If you're working for a startup, or running your own, it is extremely likely that you're expected to take a lot of decisions, even for your everyday tasks. And quite often, you don't have any prior precedent as to how these decisions ought to be taken. There is no manual, no guide, no map. At best, you might have a mentor who has been in comparable situations and can draw from her experience to assist you.

Contrast this with what you do at school. You have a well defined curriculum. You know well in advance how your efforts will be graded, what kind of questions and assignments you can expect, what you need to do to set yourself up to be picked for the kind of job you have in mind or the kind of University you have in mind. You almost never have to think for yourself.

And suddenly, when you get out of college and start working for a startup, bam! you need to start thinking for yourself and figuring out what to do. There isn't even the geek who refuses the manuals and does her own thing for you to copy from as each one has a different job to do, because if you're not bringing value to the table, you don't have a place at the table.

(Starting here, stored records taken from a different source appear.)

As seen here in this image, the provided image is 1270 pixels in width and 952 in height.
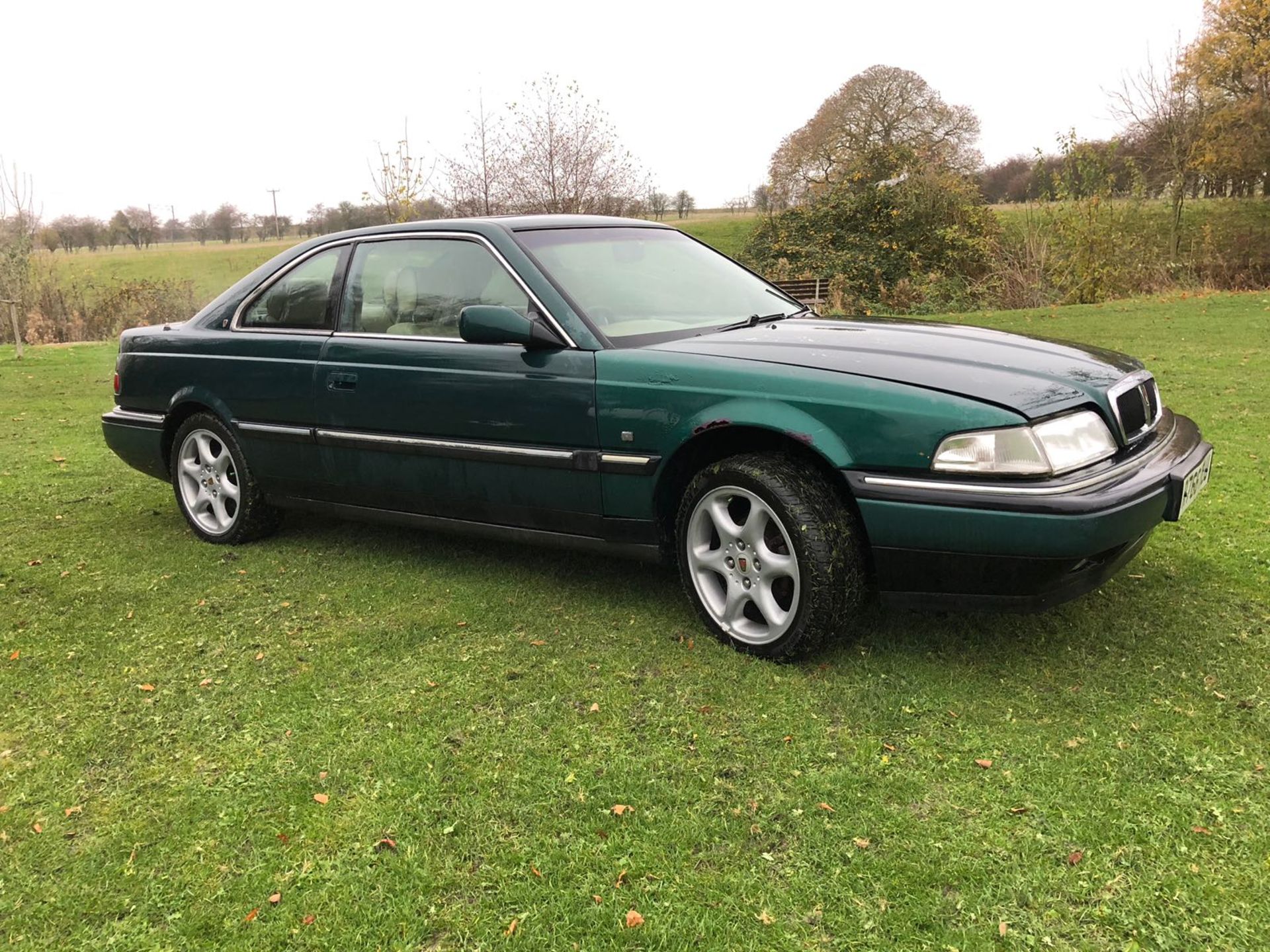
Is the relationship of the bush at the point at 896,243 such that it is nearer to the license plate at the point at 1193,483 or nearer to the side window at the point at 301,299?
the side window at the point at 301,299

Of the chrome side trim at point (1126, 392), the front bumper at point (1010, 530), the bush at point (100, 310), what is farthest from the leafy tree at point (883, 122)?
the front bumper at point (1010, 530)

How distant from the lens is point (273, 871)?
2354 millimetres

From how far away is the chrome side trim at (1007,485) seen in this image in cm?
284

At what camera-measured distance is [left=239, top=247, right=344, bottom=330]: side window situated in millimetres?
4559

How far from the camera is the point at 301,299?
15.3 feet

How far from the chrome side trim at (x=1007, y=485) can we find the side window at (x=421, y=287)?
166cm

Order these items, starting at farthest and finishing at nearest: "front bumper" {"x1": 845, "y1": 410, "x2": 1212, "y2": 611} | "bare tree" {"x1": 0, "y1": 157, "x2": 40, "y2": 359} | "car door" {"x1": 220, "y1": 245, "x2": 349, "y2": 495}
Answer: "bare tree" {"x1": 0, "y1": 157, "x2": 40, "y2": 359} → "car door" {"x1": 220, "y1": 245, "x2": 349, "y2": 495} → "front bumper" {"x1": 845, "y1": 410, "x2": 1212, "y2": 611}

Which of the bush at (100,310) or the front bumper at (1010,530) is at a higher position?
the bush at (100,310)

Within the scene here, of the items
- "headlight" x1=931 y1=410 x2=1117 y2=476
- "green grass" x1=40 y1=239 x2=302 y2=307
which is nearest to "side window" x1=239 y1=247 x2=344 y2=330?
"headlight" x1=931 y1=410 x2=1117 y2=476

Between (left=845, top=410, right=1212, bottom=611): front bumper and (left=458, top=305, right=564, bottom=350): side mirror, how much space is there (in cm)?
131

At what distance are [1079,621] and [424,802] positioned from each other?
241cm

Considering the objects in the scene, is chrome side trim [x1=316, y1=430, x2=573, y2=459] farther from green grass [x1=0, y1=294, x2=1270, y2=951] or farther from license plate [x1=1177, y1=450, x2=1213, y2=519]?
license plate [x1=1177, y1=450, x2=1213, y2=519]

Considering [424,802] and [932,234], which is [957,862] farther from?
[932,234]

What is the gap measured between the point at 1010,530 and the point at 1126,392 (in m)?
0.90
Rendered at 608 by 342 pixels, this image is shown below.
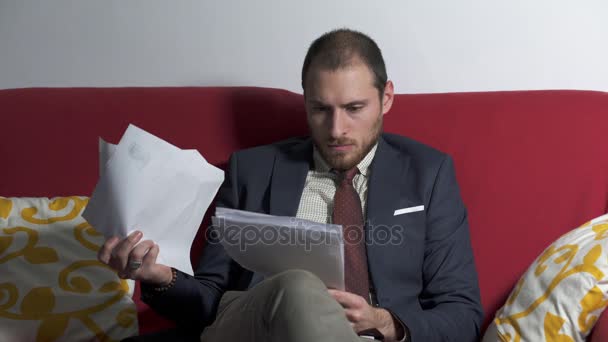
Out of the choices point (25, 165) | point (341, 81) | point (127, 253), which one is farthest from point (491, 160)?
point (25, 165)

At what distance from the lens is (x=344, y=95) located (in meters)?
1.59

I recently spoke to some of my old school teachers and realised that what the schools are doing is even worse than what used to happen when I was at school. The students today are practically handed a set of hundred questions of which about twenty will appear in the exam. No need to learn anything outside of syllabus. And they are expected to spend hundreds of hours perfecting the answers to questions that don't matter at all once they graduate. There is little to no room for questioning the status quo, exploring things outside the curriculum, making mistakes, gaining experience.

All you are doing when you do well in exams is show that you can follow instructions well, and this is true no matter where you study. So, back in my MBA days, I had the idea of having a course design that doesn't provide a manual and lets you do your thing and leave it to you to bring more than mere memory to the table.

The course design would be exactly the way courses are designed currently - lectures, interactions, assignments, quizzes, exams, projects - but with the simple difference of not defining how the students will be graded at the end of the course. That can be defined once the course is done (or defined early and communicated to the students at the end of the course).

That was one idea to get schools and universities to stop producing good instruction followers. There were jobs where instruction followers could rise through the ranks and build careers, until a few years ago. Not anymore. So stop looking for instructions and start making art.